Interview between Ray O’Brien (MD of E1Works, a specialist risk management consultancy based in London and Frankfurt), Robert Tripp and Daniel Forsythe
Questions asked by the Howbankswork team are indicated in italics, followed by the response.
HowBanksWork believes that the joint requirements of Basel II and IAS 39 are a golden opportunity to rationalise the MI systems of a Bank. What is your opinion?
Absolutely right, although I would use the phrase “data infrastructure” rather than MI systems. The industry is beginning to realise that, despite all the fancy maths in risk management, the key is the data. To have good risk management systems you need a good data infrastructure (Data Warehouses, good ETL software, sound meta data driven rules, robust models), something most banks do not have. This is also being realised by the supply side of the industry which is why the big database companies like IBM and SAS Institute are becoming active in the Basel scene so much at the minute. Another way of looking at this is from the point of view of the boardroom.
- First the Group Risk Officer says he needs new asset related systems.
- Second, the CFO says he needs new asset related systems for IAS 39.
- Third, the COO says he needs new MI systems for operational risk aspects of Basel 2.
Finally, the CIO’s response is “There must be a good way to deal with all this.”
HowBanksWork also believes that the operational requirements of Basel II will require completely new systems and processes. Is this true?
In general yes, although you have to be careful when looking at specific banks. Some are much more advanced than others. (This applies not only to Operational Risk but also Credit and Market Risk). It will be very interesting to see how the regulator deals with these differences as Bank Chief Executives are very worried about the reputational damage that could be done to a bank’s share price if it does not get Advanced status. The industry could get into a kind of “race” to be the first to get Basel Advanced status.
Which Suppliers, Consultancies and Software Houses will be key players in this emerging market?
If we agree that these requirements generate a significant data infrastructure programme then it seems there is currently a fight between the large database engine suppliers (IBM, Oracle, SAP, SAS, Terradata etc.) and niche risk analytic engine manufacturers (Algorithmics, Sunguard for example). In practice nobody has a full set of answers, whatever their presentations say, so sets of alliances are bound to emerge.
The other aspect will be the role of consultancies. The big five had a roller coaster with the introduction of market risk in the nineties. Their early work was felt to be very valuable but later their relationship with many Group Risk officers deteriorated as it was felt that they started to “boiler plate” solutions at high prices. Still, it is hard to imagine a big bank undertaking a major data infrastructure programme with important regulatory consequences without the board wanting some degree of endorsement and support from a big 5 consultancy.
Do you expect Banks to use outsourcing in Risk or Financial Reporting Processes?
NO. A lot of the point these changes is to generate confidence in the minds of regulators and auditors that the bank is on top of these subjects. I can’t imagine a CFO when faced with a regulator or auditor saying “I am sorry, I can’t explain that point, you will have to talk to my outsource partner.”
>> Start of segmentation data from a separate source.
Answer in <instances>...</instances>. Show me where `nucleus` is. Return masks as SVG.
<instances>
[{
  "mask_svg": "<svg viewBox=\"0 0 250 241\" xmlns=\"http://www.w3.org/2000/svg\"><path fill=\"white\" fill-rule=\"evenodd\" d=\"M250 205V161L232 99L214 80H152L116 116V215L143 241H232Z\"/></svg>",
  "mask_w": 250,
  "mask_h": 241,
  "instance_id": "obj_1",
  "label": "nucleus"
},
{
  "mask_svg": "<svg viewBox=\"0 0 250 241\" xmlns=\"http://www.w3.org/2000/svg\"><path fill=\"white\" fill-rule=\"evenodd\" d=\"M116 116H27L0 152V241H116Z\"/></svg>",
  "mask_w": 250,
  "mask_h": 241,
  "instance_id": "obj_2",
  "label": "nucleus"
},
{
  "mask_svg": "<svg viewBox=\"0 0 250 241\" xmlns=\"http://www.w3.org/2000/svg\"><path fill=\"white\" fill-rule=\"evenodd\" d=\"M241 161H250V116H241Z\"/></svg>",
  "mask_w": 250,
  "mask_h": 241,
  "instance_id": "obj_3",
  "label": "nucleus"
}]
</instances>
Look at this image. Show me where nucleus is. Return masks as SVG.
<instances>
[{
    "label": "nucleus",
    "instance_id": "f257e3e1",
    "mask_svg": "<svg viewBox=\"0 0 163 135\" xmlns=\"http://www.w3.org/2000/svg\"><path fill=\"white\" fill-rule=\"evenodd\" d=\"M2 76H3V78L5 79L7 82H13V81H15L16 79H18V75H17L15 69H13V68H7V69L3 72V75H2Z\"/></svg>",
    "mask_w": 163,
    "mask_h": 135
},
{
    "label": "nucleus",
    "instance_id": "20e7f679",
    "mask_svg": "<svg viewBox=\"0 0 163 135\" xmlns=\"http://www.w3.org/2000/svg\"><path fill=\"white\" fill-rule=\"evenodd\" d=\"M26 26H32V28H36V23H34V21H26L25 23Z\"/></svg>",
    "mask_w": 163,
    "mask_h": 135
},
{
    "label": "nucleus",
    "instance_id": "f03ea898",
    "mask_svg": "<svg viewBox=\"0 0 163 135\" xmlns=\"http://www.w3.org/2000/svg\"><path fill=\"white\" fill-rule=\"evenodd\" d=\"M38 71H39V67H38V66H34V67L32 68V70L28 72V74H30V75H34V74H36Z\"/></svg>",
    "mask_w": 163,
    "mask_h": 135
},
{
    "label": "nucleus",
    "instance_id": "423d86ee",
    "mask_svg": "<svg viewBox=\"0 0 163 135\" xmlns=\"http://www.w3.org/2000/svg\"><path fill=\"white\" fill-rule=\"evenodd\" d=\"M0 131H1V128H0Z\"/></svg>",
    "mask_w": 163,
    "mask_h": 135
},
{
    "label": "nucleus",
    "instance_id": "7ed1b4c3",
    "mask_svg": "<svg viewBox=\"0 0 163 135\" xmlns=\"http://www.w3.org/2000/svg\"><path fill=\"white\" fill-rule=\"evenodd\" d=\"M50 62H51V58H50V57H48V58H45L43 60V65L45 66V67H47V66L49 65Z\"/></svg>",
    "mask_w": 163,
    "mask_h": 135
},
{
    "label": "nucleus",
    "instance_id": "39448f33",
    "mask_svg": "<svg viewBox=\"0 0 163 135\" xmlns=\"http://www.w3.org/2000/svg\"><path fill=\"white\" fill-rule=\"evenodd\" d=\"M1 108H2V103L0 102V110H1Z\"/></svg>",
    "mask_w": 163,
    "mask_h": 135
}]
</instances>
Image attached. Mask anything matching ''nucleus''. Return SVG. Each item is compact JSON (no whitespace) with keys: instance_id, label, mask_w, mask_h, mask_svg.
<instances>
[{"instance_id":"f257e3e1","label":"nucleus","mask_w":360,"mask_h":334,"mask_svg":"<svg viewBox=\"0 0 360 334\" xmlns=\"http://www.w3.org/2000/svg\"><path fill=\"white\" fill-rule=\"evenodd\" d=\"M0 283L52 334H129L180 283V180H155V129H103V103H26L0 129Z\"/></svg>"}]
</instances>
Are there any International Standards in this area that will help? Given we are talking Data Infrastructure, I guess we mean standard data or object models?
Sadly, not really. When I was working in a large international investment bank on the introduction of market risk there was an attempt to get a consortium of 12 banks to create some standards. It failed. We just ended up fighting. It is hard enough to get a model agreed in one large banking group, let alone between banks.